◆ WHAT YOU NEED TO DO:
a – In the text about Abernant railway station, how long is the Abernant Tunnel?
b – Carry on the article about Abernant railway station from its last sentence.

◆ TEXT PASSAGE:
════════

General information
- Location: Abernant, Rhondda Cynon Taf Wales
- Platforms: 1

Other information
- Status: Disused

History
- Original company: Vale of Neath Railway
- Pre-grouping: Great Western Railway
- Post-grouping: Great Western Railway

Key dates
- November 1854: Station opens
- 31 December 1962: Station closes

Location

= Abernant railway station =

Disused railway station in Abernant, Wales

Abernant railway station served the village of Abernant in Wales. Served by the Vale of Neath railway, the station lay at the other end of the 2497 yard Abernant Tunnel from Merthyr Tydfil.

==History==

The station was opened by the Vale of Neath Railway in November 1854. It was designed by Isambard Kingdom Brunel as a single Broad Gauge line with a third rail added later to allow mixed gauge traffic It became part of the Great Western Railway in 1865.

════════

◆ GIVEN DATA:
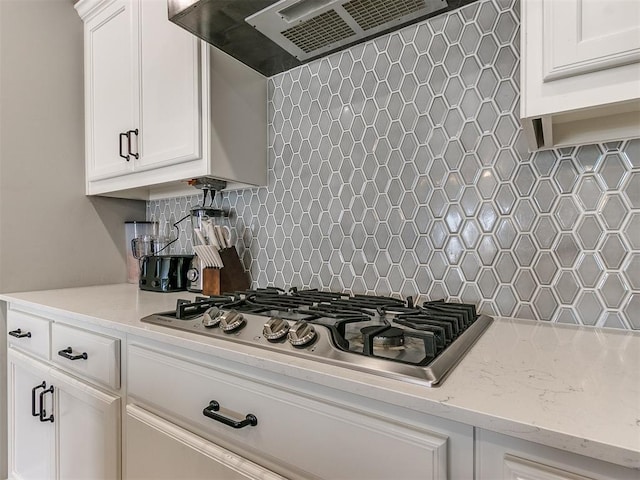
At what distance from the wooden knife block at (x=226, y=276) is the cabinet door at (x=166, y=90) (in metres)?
0.41

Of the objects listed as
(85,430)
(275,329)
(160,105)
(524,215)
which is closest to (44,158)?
(160,105)

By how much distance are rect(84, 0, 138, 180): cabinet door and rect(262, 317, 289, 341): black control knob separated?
46.9 inches

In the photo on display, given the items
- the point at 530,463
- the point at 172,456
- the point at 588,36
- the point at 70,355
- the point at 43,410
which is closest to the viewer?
the point at 530,463

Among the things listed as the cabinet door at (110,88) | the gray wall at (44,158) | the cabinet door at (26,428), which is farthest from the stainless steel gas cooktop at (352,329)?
the gray wall at (44,158)

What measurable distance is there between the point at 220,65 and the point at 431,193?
895 millimetres

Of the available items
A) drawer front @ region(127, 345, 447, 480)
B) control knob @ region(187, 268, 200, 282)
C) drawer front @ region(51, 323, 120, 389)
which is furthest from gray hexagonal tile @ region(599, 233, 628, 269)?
control knob @ region(187, 268, 200, 282)

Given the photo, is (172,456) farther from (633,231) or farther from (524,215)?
(633,231)

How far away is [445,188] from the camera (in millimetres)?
1182

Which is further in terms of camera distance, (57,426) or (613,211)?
(57,426)

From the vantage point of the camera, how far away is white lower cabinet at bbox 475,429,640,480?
46cm

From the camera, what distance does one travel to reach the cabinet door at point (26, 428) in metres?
1.38

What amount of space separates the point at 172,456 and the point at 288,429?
38 centimetres

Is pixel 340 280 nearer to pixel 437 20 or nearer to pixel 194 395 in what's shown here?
pixel 194 395

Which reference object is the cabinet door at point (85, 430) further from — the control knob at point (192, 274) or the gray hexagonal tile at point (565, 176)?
the gray hexagonal tile at point (565, 176)
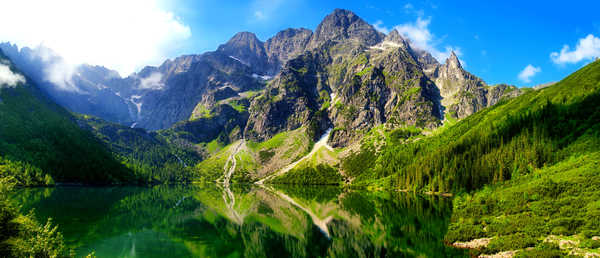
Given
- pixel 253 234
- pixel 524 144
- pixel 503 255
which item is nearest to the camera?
pixel 503 255

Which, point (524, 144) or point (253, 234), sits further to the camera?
→ point (524, 144)

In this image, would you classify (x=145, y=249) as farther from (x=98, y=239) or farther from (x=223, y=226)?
(x=223, y=226)

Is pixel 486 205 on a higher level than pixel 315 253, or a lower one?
higher

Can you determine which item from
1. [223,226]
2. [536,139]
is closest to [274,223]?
[223,226]

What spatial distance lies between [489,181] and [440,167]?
30217 mm

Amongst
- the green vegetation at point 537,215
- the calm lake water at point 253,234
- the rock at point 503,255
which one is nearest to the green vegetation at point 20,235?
the calm lake water at point 253,234

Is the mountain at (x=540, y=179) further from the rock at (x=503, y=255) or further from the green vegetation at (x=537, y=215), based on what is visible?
the rock at (x=503, y=255)

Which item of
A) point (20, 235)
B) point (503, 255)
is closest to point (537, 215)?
point (503, 255)

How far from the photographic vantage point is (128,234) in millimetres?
53094

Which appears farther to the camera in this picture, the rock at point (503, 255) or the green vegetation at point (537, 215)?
the green vegetation at point (537, 215)

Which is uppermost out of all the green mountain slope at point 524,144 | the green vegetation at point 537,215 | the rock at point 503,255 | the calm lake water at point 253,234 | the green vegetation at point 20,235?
the green mountain slope at point 524,144

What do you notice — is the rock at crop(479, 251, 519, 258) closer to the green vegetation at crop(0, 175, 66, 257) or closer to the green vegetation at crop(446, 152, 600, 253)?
the green vegetation at crop(446, 152, 600, 253)

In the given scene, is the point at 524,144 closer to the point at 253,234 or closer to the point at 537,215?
the point at 537,215

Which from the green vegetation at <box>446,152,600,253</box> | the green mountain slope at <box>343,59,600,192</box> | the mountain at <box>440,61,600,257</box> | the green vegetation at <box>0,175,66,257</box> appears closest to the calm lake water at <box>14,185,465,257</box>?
the green vegetation at <box>446,152,600,253</box>
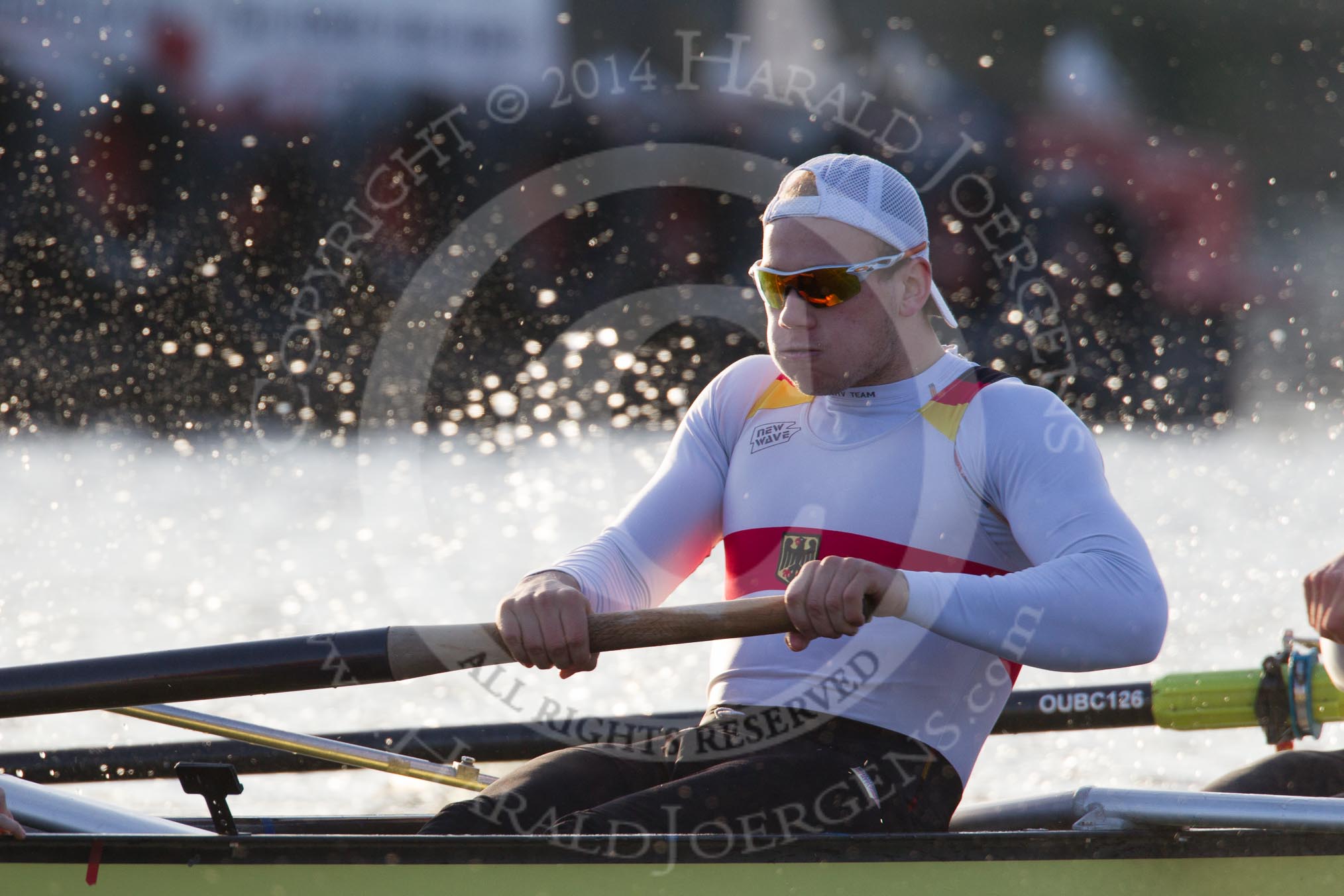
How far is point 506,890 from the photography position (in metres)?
2.03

════════

◆ EXPECTED ANSWERS:
a – 2497 yards

b –
By the late 19th Century, the line was described as the 'most antiquated line' of the GWR. It was quite a distance from 'Aberdare' that either required a long steep climb or hiring a cab. It was described as picturesque and convenient, it was unloved. The chairman of the local Board of Health said that due to the lack of facilities, it was a disgrace. He noted that over 300,000 passengers a year used it but there was no accommodation or toilets. Further pressure was added in June 1896 when a local newspaper suggested it be moved to the Cardiff Exhibition. As a result, facilities were improved in 1897.

The line then passed on to the Western Region of British Railways on nationalisation in 1948. The station was then closed by the British Railways Board in 1962.

==The site today==

The platform remains on the now overgrown site.

The British Railways Western Region station sign is now on display at the Cynon Valley Museum, Aberdare.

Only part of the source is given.